Eskiden öğretmene "Muallim", öğretmen yetiştiren okula da "Muallim Mektebi" denirdi. Ülkemizde öğretmen okulu ilk kez 16 Mart 1848'de açıldı.

Osmanlı İmparatorluğu döneminde eğitime ve öğretime önem verilmiyordu.

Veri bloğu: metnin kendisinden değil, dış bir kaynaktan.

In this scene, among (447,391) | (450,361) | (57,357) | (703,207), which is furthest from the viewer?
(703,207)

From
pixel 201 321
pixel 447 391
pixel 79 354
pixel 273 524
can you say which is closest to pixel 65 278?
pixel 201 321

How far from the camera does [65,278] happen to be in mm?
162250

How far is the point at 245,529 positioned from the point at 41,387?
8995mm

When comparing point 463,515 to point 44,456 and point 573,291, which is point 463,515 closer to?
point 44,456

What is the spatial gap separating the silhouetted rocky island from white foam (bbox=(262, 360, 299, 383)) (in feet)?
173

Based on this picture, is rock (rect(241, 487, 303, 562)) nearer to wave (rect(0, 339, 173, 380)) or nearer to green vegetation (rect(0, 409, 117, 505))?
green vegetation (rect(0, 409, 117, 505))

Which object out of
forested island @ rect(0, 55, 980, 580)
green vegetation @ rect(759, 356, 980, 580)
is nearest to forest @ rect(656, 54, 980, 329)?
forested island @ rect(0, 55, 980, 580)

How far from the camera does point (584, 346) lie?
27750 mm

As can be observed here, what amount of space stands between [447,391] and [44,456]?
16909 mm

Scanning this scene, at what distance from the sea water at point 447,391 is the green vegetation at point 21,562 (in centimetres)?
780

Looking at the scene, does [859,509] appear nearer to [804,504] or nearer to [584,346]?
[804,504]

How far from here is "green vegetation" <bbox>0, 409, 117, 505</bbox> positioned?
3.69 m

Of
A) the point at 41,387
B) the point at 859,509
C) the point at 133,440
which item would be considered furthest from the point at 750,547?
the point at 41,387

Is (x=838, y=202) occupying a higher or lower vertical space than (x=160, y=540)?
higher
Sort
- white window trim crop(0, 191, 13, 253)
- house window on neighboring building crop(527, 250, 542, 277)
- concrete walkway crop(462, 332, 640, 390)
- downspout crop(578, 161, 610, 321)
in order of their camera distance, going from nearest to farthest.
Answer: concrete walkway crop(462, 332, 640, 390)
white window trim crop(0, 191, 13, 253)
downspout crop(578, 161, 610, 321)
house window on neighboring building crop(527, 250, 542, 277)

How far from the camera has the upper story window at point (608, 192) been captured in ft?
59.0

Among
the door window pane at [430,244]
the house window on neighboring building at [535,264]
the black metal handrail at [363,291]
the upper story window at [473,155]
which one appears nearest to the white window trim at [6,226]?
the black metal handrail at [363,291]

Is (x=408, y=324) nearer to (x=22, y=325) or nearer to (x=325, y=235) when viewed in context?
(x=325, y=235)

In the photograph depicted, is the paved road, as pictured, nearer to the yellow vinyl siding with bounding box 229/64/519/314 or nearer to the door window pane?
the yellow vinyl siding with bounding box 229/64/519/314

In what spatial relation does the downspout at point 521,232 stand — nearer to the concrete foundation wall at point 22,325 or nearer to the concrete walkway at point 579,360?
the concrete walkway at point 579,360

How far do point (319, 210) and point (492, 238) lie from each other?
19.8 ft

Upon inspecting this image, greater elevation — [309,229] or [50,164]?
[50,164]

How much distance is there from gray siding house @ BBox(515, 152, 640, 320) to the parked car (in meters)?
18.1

Az sayıda okul vardı cumhuriyetin ilanıyla birlikte yurdumuzun her yanına yeni yeni okullar açıldı. Okul çağında olanlar bu okullarda okumaya başladı.

Atatürk, eğitimin, öğretimin yayılmasından, yaygınlaşmasından yanaydı. 1928 yılında Arap harflerinin kaldırılıp yerine bugün kullanmakta olduğumuz Türk harflerinin kabulü tüm yurtta sevinç yarattı. Halkın yeni harfleri kısa sürede öğrenip daha çok yurttaşın okur - yazar olmasını sağlamak amacıyla yoğun bir çalışma başladı. Okuma - yazmayı yaygınlaştırmak için okul çağı dışındaki yurttaşlara okuma - yazma öğreten okullar açıldı. Bunlara Millet Mektepleri adı verildi.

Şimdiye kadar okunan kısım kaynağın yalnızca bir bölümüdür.